Content starts

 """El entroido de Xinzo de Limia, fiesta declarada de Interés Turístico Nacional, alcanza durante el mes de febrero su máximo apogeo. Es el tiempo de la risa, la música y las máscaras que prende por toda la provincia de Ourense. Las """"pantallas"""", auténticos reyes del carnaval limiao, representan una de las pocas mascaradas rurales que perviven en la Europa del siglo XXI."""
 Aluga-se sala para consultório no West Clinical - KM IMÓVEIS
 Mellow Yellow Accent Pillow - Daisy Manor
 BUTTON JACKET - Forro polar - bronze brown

Content ends
Content starts

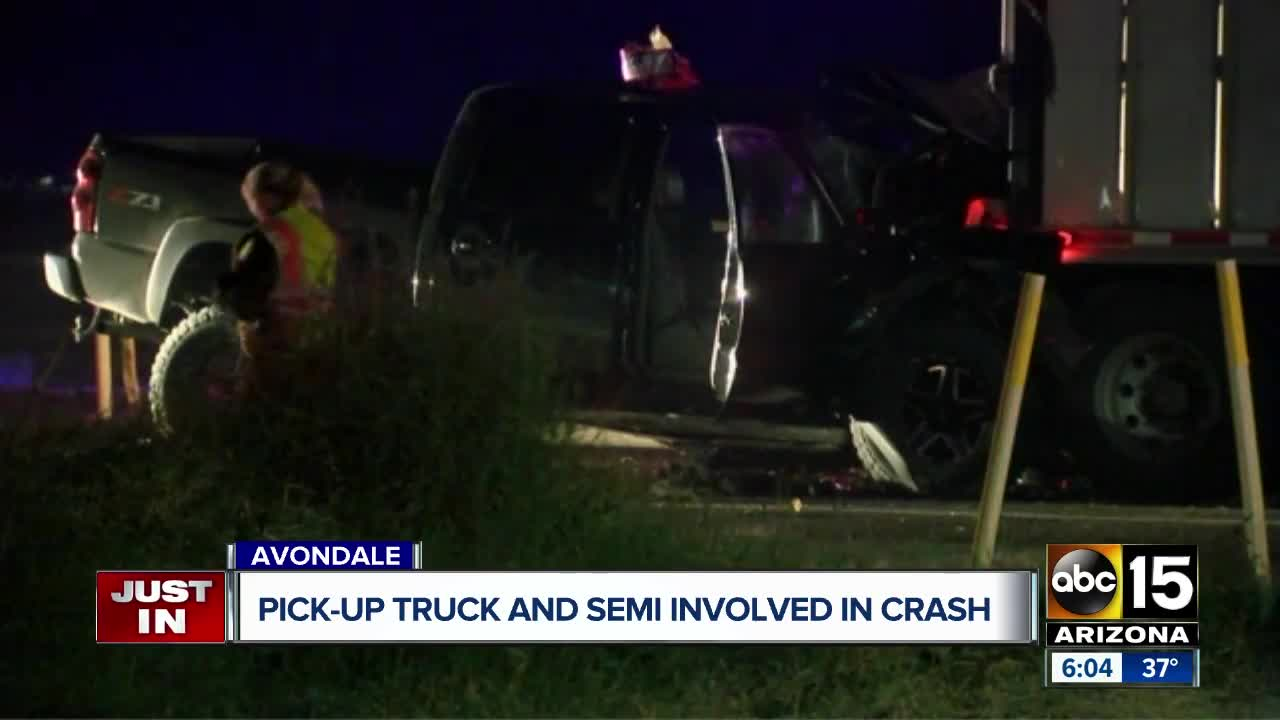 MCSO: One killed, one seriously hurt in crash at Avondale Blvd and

Content ends
Content starts

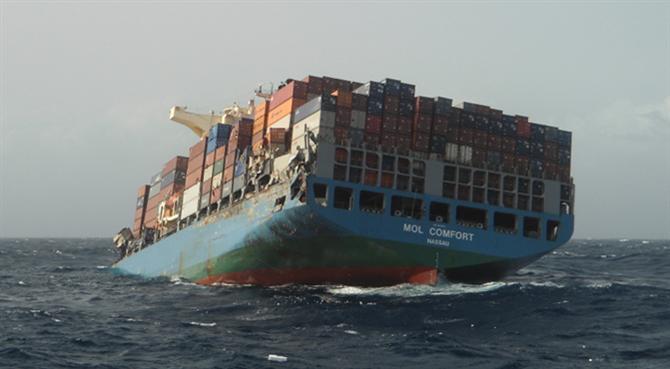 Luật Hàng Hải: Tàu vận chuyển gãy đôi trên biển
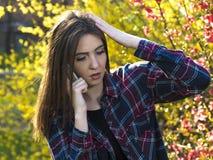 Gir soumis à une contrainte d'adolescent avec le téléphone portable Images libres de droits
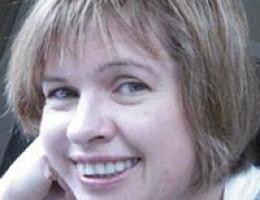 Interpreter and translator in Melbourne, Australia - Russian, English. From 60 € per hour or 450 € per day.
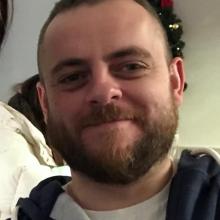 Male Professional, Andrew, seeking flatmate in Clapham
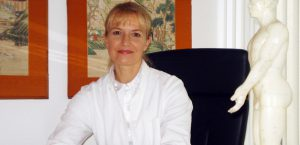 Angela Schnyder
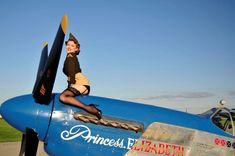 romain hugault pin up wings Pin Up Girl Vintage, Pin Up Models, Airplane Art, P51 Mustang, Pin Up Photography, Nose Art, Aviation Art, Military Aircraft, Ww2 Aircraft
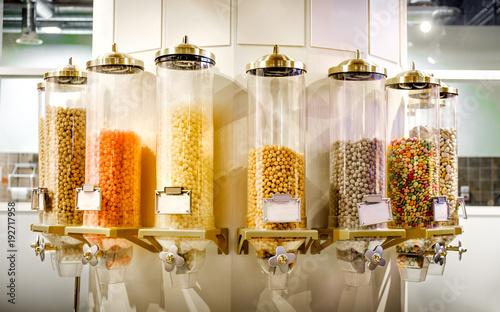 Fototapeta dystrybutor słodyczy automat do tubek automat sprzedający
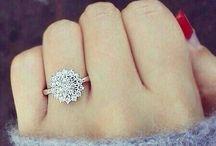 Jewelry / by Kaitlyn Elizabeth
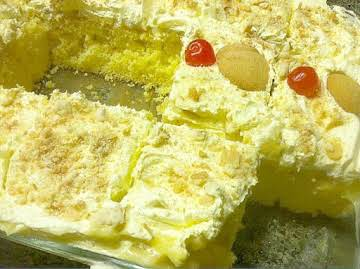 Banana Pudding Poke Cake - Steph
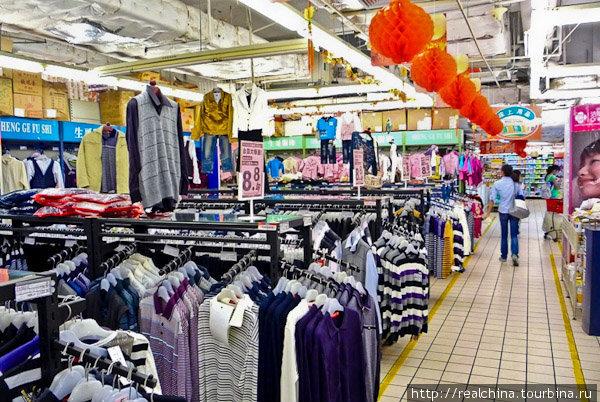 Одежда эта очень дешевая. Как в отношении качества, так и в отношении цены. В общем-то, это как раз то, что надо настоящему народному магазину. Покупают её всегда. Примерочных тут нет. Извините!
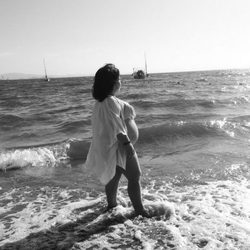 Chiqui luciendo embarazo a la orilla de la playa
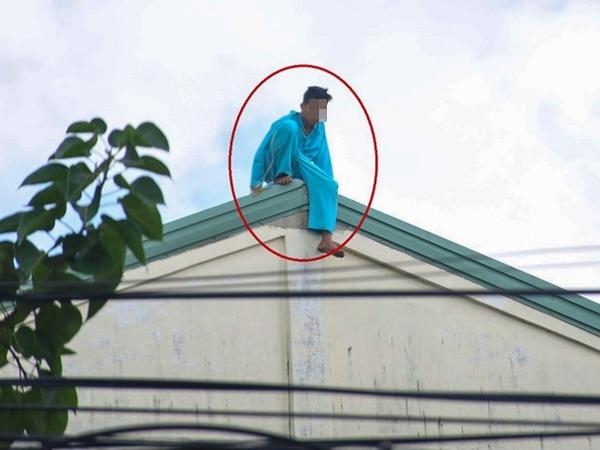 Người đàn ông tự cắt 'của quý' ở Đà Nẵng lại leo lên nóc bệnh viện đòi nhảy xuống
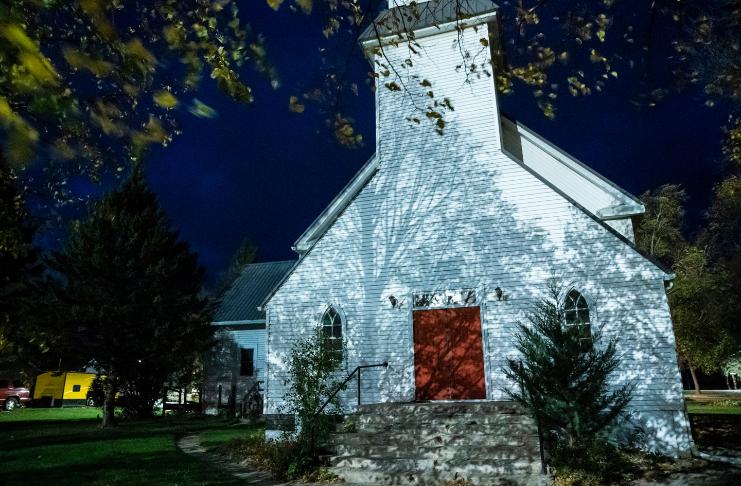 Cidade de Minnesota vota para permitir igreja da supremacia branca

Content ends

About this task: In the material above, find the line containing "entroido de Xinzo" and the line containing "BUTTON JACKET - Forro polar - bronze brown", then write out exactly those two lines and every line between them, and nothing more.

Answer space:
 """El entroido de Xinzo de Limia, fiesta declarada de Interés Turístico Nacional, alcanza durante el mes de febrero su máximo apogeo. Es el tiempo de la risa, la música y las máscaras que prende por toda la provincia de Ourense. Las """"pantallas"""", auténticos reyes del carnaval limiao, representan una de las pocas mascaradas rurales que perviven en la Europa del siglo XXI."""
 Aluga-se sala para consultório no West Clinical - KM IMÓVEIS
 Mellow Yellow Accent Pillow - Daisy Manor
 BUTTON JACKET - Forro polar - bronze brown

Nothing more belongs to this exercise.